• _Given request_
In the weekly arts events guide below, where is the Martin Beck talk held?

• _Page extract_
========

New York City is packed with amazing culture and inspiring art, but sometimes it’s difficult to break the Morningside-bubble and experience it all first-hand. “Where Art Thou” is a weekly guide to interesting and notable lectures, events, and performances for the literary/musically/theatrically-inclined on campus.
Monday, February 13th
- East of Venice: La Serenissima as seen from its eastern frontiers, 5:30 PM, The Italian Academy – “Viewing the history of the Venetian Republic through the lens of its neighbors in the Balkans and its Mediterranean frontiers, this international panel of specialists examines the various exchanges—cultural, linguistic, and religious, among others—between the Ottoman and the Venetian worlds, between East and West.” Panel includes Patricia Fortini Brown of Princeton, Larry Wolff of NYU, Molly Greene of Princeton, and Daphne Lappa of the University of Crete. – Free registration, here
- An Organized System of Instructions | Martin Beck, 6:30 PM, Wood Auditorium in Avery Hall – “Martin Beck will speak about his two-year exhibition project, titled Program, that manifested through a sequence of interventions, installations, events, and displays at the Carpenter Center for the Visual Arts at Harvard University between 2014 and 2016. Program focused on the institution’s modes, formats, and sites of communication with its various constituencies and drew upon the exhibition histories, academic pursuits, and institutional development of the Carpenter Center during its founding period in the 1960s. Beck’s exhibition pulled that history into the present, and then reflected the institution’s aspirations back onto its contemporary self.” – Free and open to the public.

========

• _Entries provided_
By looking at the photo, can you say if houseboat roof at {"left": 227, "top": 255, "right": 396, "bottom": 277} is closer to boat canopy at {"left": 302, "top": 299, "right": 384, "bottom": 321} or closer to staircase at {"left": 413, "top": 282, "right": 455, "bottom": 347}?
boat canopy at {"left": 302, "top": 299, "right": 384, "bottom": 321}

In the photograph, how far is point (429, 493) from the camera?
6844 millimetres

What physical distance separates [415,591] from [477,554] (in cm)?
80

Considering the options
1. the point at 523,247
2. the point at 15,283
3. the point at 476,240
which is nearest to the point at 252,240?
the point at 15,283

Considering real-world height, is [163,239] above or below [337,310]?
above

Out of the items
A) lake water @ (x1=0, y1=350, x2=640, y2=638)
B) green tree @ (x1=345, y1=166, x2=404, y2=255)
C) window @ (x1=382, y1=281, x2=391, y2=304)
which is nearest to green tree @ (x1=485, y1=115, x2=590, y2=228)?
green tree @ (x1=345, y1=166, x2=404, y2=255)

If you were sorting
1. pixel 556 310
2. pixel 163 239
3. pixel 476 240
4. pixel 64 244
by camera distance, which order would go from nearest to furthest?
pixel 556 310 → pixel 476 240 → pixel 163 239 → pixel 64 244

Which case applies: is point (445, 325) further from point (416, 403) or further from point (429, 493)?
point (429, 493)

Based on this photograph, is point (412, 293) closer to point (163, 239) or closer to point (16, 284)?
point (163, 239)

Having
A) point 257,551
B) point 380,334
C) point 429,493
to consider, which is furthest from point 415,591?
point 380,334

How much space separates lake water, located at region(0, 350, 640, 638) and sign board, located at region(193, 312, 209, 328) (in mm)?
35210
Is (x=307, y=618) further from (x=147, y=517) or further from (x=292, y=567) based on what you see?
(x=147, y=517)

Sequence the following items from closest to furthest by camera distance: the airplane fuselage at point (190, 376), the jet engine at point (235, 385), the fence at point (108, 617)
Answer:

========

• _Expected answer_
Wood Auditorium in Avery Hall